RECORDS:
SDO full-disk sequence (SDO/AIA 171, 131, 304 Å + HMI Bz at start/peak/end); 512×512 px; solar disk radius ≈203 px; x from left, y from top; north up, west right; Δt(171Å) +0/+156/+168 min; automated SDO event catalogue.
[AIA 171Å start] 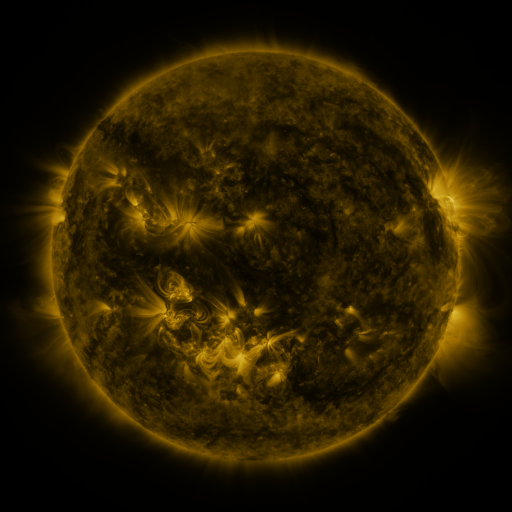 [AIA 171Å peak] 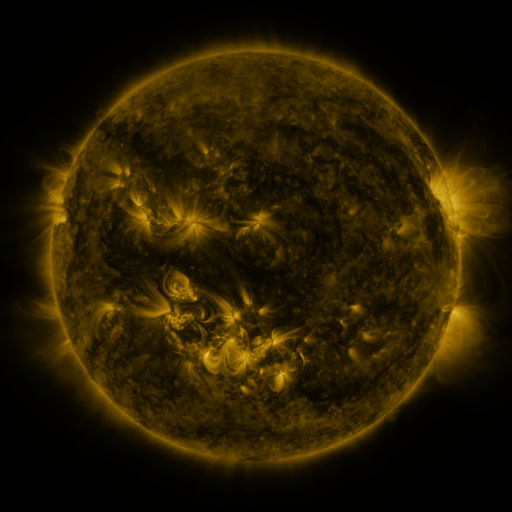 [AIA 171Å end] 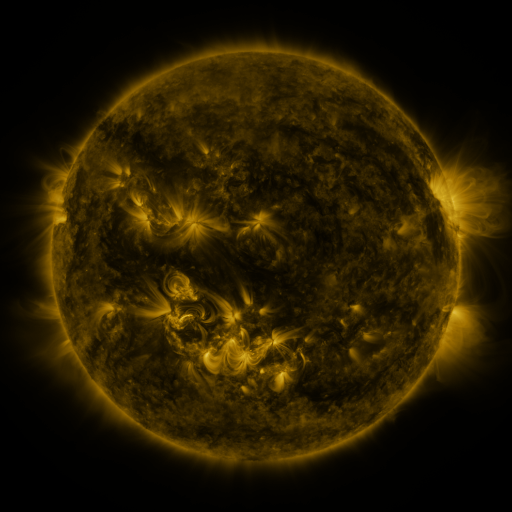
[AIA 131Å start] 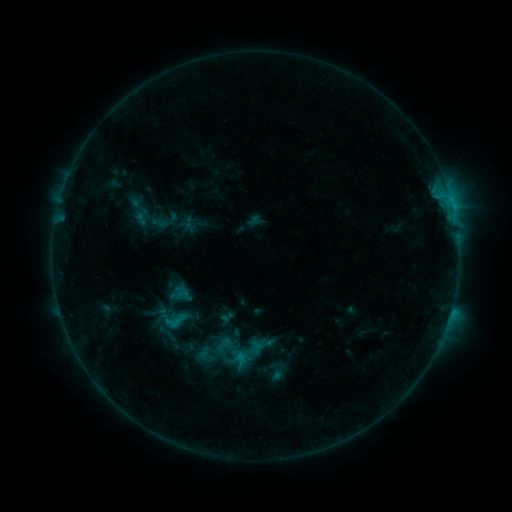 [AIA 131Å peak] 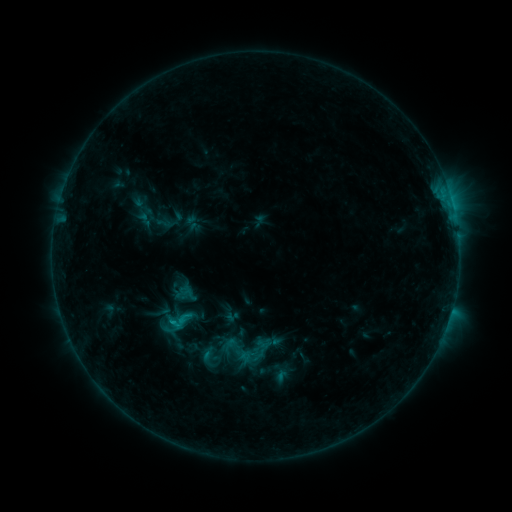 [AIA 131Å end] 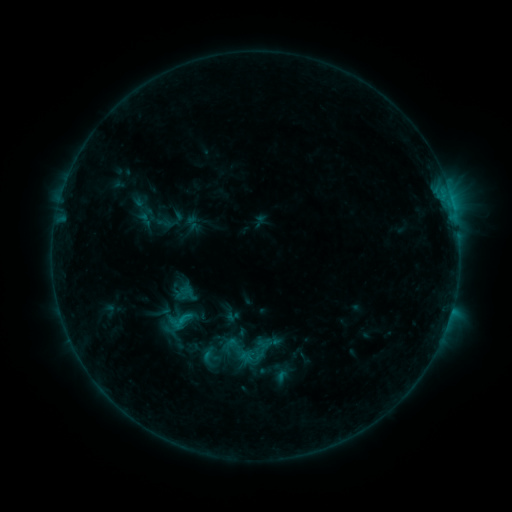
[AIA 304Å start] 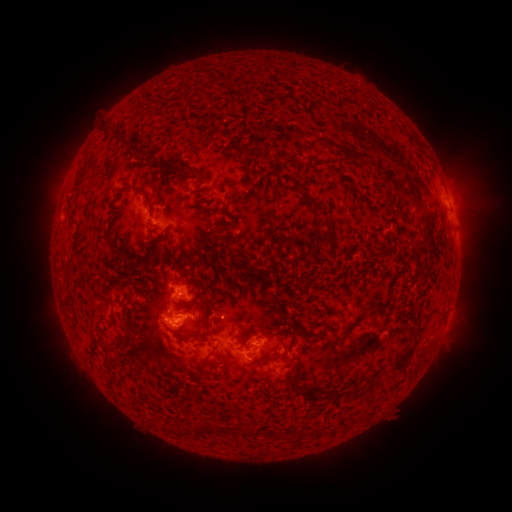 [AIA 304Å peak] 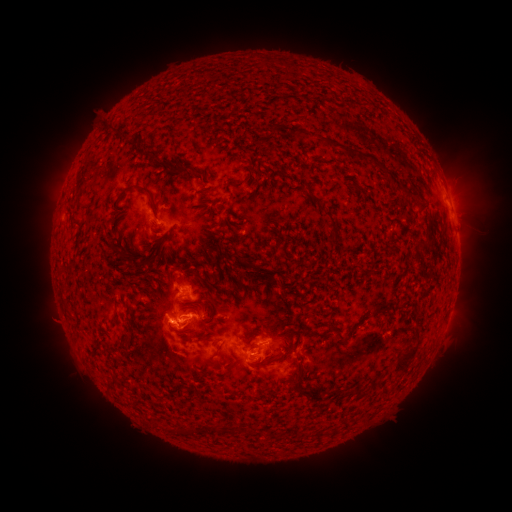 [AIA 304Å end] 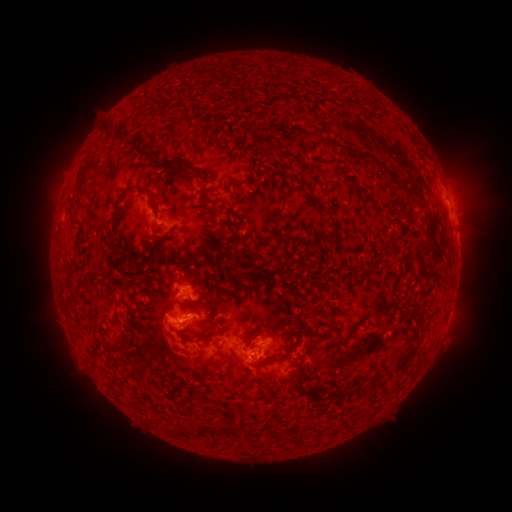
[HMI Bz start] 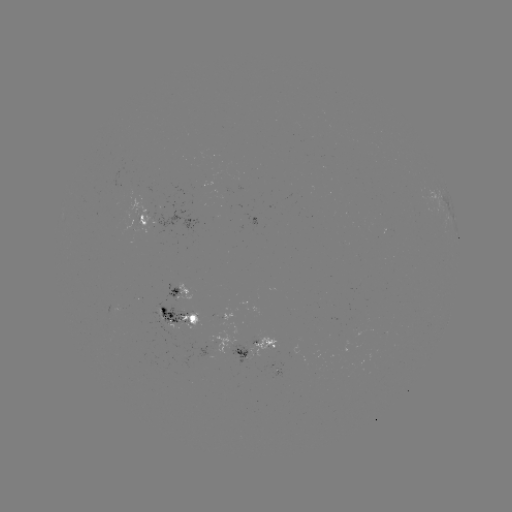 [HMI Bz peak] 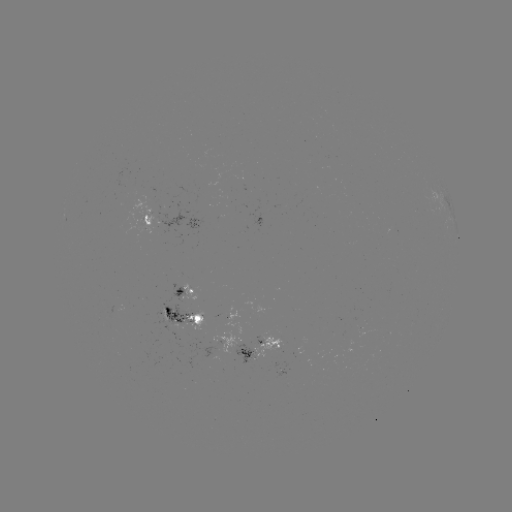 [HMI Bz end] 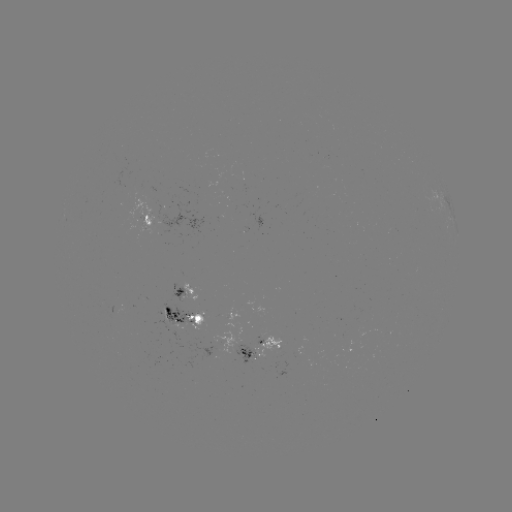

WHAT NEEDS TO BE DONE: Extract each line of the items above that contains the word "west". Letter case matters.

THE RESULT:
SDO full-disk sequence (SDO/AIA 171, 131, 304 Å + HMI Bz at start/peak/end); 512×512 px; solar disk radius ≈203 px; x from left, y from top; north up, west right; Δt(171Å) +0/+156/+168 min; automated SDO event catalogue.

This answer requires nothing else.